_Required tasks_.
• A. In the peacemaking text, which Bible verse is cited for the statement that the peacemakers are blessed?
• B. Reproduce word for word the passage of the peacemaking text from "When you make" up to and including "to make peace?".

_Supplied text_.
________________________

Jesus says, “Blessed are the peacemakers for they shall be called sons of God” (Matthew 5:9).
When you make peace, you reflect the likeness of God. People see a reflection of His glory. Think about how God makes peace, and what it’s going to take for you to do this hard work.
God’s Way of Making Peace
1. Don’t stand on your rights
Christ was in the form of God. But He did not grasp what was His by right.
He left heaven. He stepped down. He came into the world for us. Why? To make peace. You will not make peace by standing on your rights.
Martyn Lloyd-Jones says, “If God stood upon his rights and dignity, upon his person, every one of us… would be consigned to hell and absolute perdition.” [1]
We live in a world of rights, where people often say, “It’s my right.” It may be your right, and there may be times when it is appropriate to insist on your rights, but what is the best way to make peace?
Every time you think about your rights, remind yourself, “If God stood on His rights, I would be in hell forever and so would everyone else.” You don’t make peace by standing on your rights.
2. Move toward the trouble.
But don’t move toward all trouble. Some people are drawn to trouble. They look for fights because they want to get involved. People like that are obviously not Christians.
Our calling is to act as peacemakers, and where you can be a peacemaker, you will move toward the trouble. That is what God did in the incarnation.

________________________

_Supplied material_.
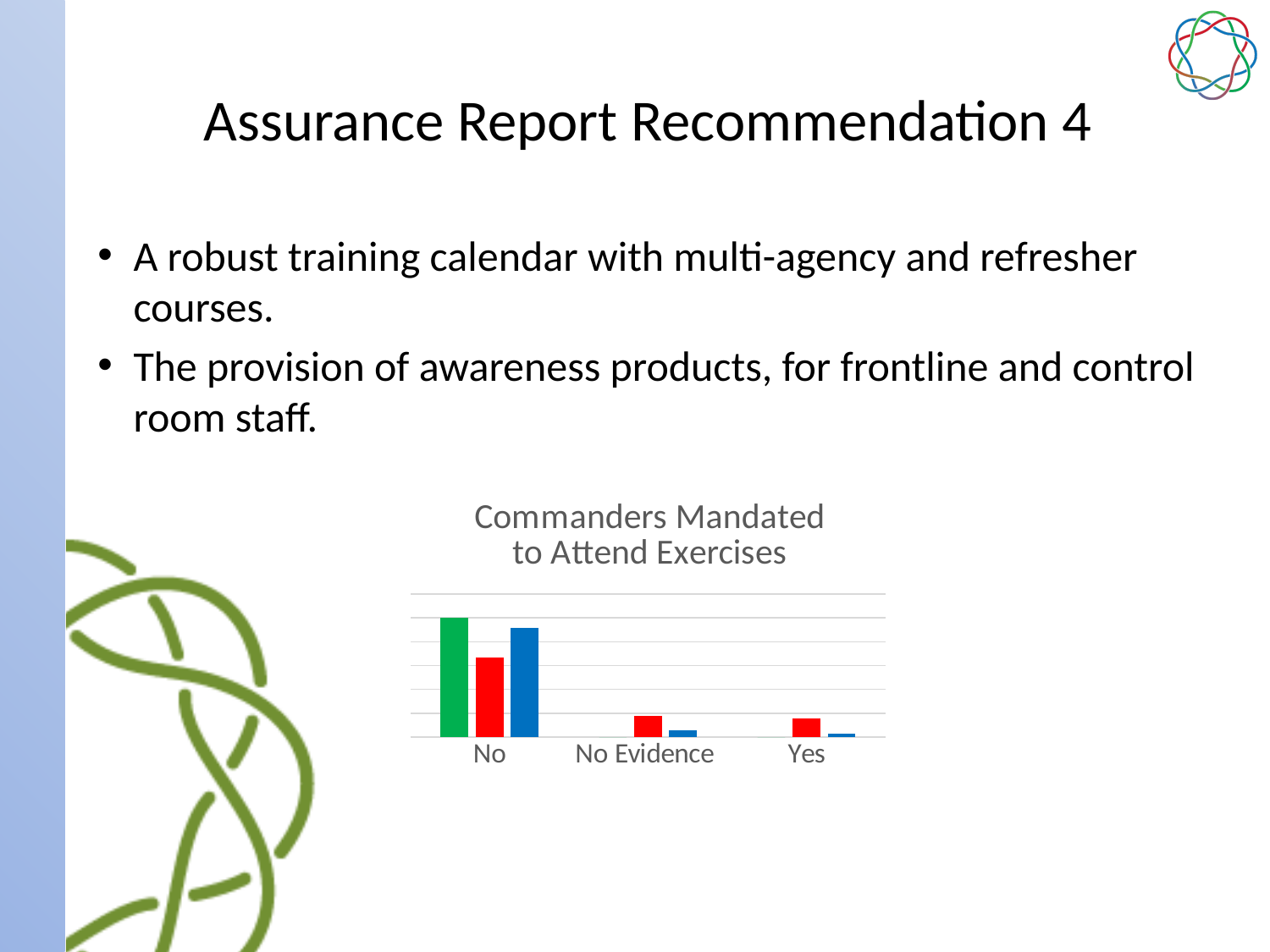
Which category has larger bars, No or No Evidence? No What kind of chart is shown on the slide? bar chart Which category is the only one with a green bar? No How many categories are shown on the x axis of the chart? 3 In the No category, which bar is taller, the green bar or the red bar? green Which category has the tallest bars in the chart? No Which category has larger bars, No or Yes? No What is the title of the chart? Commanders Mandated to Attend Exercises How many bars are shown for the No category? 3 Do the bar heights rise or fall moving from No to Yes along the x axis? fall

________________________

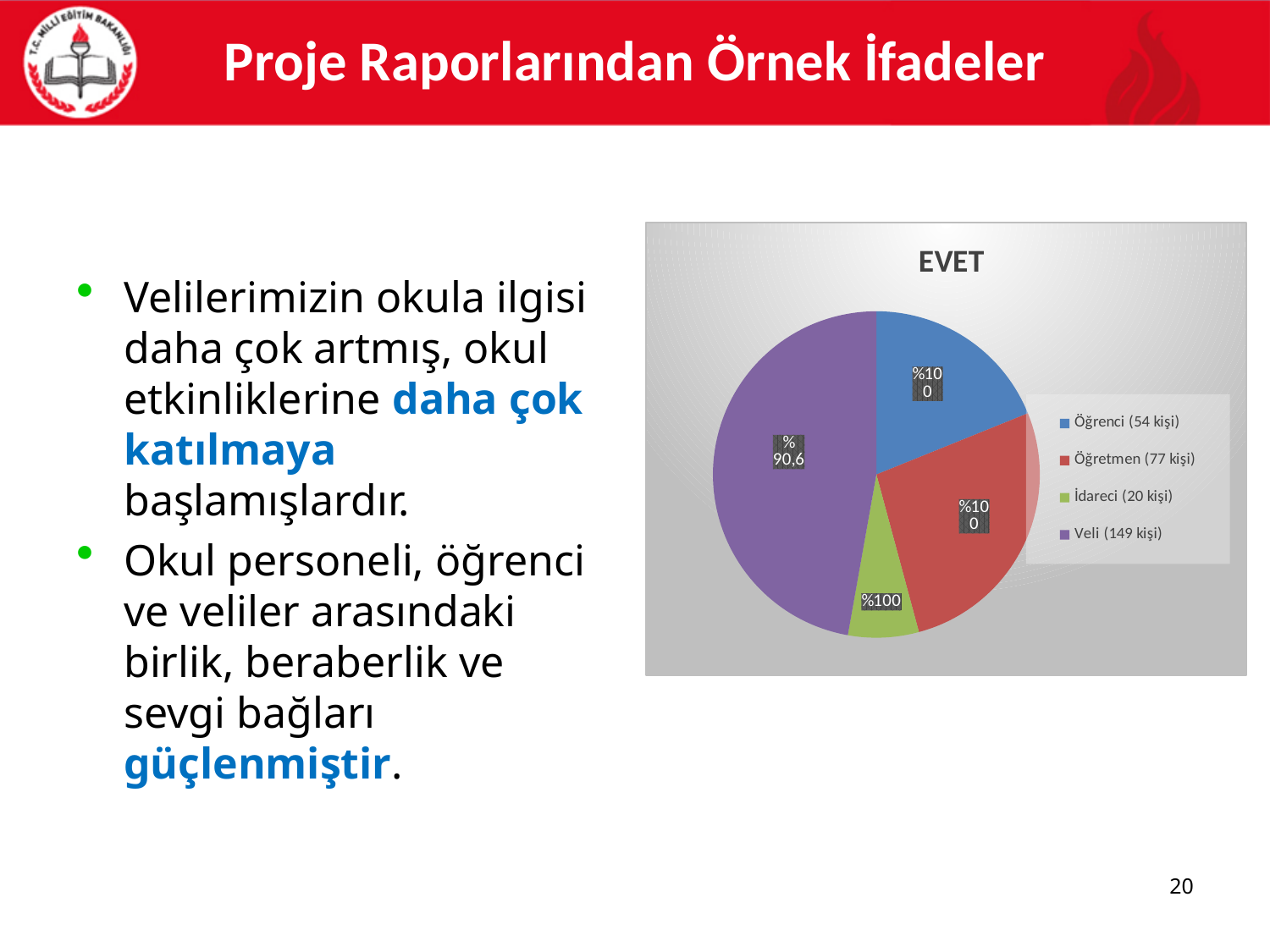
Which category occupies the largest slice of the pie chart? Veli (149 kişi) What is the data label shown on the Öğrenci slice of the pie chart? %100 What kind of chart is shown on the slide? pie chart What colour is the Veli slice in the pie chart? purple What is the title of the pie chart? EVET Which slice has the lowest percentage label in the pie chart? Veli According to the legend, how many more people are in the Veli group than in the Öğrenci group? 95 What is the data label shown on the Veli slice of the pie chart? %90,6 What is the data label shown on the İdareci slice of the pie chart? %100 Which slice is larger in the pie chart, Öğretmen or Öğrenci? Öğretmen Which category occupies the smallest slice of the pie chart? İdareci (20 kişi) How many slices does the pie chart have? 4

________________________

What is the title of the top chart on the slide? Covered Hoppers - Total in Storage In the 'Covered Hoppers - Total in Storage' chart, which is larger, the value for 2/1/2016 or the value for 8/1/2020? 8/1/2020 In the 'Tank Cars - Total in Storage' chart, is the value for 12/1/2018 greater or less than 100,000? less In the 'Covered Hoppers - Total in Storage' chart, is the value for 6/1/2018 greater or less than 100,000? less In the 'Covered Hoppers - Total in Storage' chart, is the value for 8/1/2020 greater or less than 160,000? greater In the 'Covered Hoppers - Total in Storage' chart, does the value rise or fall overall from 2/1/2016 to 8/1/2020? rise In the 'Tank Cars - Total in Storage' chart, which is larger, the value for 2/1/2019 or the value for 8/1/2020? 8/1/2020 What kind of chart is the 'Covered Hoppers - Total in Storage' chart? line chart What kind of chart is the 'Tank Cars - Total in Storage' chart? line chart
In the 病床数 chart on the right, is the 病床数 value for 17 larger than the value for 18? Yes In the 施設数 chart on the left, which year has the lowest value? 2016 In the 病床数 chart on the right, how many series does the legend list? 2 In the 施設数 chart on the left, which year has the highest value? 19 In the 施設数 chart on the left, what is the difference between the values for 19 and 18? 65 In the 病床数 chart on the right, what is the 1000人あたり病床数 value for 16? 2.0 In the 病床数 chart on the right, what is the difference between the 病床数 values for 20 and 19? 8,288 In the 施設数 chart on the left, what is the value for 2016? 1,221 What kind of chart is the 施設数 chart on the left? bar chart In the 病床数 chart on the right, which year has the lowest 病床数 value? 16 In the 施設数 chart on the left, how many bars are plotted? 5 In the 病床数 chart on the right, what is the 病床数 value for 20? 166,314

________________________

_Response list_.
• A. Matthew 5:9

• B.
When you make peace, you reflect the likeness of God. People see a reflection of His glory. Think about how God makes peace, and what it’s going to take for you to do this hard work.
God’s Way of Making Peace
1. Don’t stand on your rights
Christ was in the form of God. But He did not grasp what was His by right.
He left heaven. He stepped down. He came into the world for us. Why? To make peace. You will not make peace by standing on your rights.
Martyn Lloyd-Jones says, “If God stood upon his rights and dignity, upon his person, every one of us… would be consigned to hell and absolute perdition.” [1]
We live in a world of rights, where people often say, “It’s my right.” It may be your right, and there may be times when it is appropriate to insist on your rights, but what is the best way to make peace?